» **Given text**
In his interactions with women, Jesus offered them a wholeness that their society denied them.  Similar to today, women in Jesus’ day were considered less-than.  They were often objects to be loved in private and pushed to love in silence.  Jesus, however, heard the women around him.  In the story of the Samaritan Woman at the well (John 4), Jesus heard the woman’s thirsty desire for unending satisfaction.  He knew that what she needed wasn’t water, but life itself.  The way she was treated because of her ethnicity and multiple husbands sucked dry the very life of her bones. Soon, she knew that true life could only come from the Messiah.  Recognizing her desire for acceptance, Jesus offered her the one thing no one was willing to give a Samaritan woman like her: Jesus heard her. His open ears allowed him to hear through the differences in their culture and through the differences in their gender. When she was heard, she knew that this man offered a different way to satisfaction that did not involve the norms of her society. This woman was then able to tell her story to Samaritans around her and lead them to the Messiah. (One of my favorite things about this passage is the disciples are in no way surprised to see Jesus sitting there talking with a Samaritan woman.  This leads me to believe that occurrences such as these were not rare.)

» **Problems to solve**
1. In the passage on Jesus and the Samaritan woman, which chapter of the Gospel of John is cited for the story of the woman at the well?
2. Continue the passage on Jesus and the Samaritan woman from its final sentence.
The data that follows comes from a separate source.

» **Data**
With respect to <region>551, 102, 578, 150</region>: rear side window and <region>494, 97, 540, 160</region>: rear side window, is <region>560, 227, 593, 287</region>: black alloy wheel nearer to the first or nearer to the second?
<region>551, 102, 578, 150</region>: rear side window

» **Results for each task**
1. John 4

2.
Jesus not only heard women in a culture where they were supposed to be silent, but Jesus truly saw women as well.  When Jesus went to eat at the house of a Pharisee (Luke 7), he was anointed with the tears and perfume of a “sinful woman.” The Pharisee was dumbfounded that Jesus  would accept such actions from someone so low on the chain of command. Despite the Pharisee’s awe, Jesus made it clear that the woman was lovely enough for him to want to be loved by her.  When the Pharisee basically called her unworthy to even be in his home, Jesus essentially said “No, LOOK at her.  She’s giving me everything, and I love her.  She is worthy in my eyes, even if she’s not in yours.”  Jesus saw this woman for who she was, a sinner and a woman, and loved her gesture of gratitude just the same.  By seeing and hearing the women around him in a culture that would rather keep women in private, Jesus made it clear that women are a big part of the Kingdom of God.  In hearing the woman’s true needs and seeing the woman for who she was, Jesus empowered these women to spread the joy and peace that can only come with the message of the Messiah.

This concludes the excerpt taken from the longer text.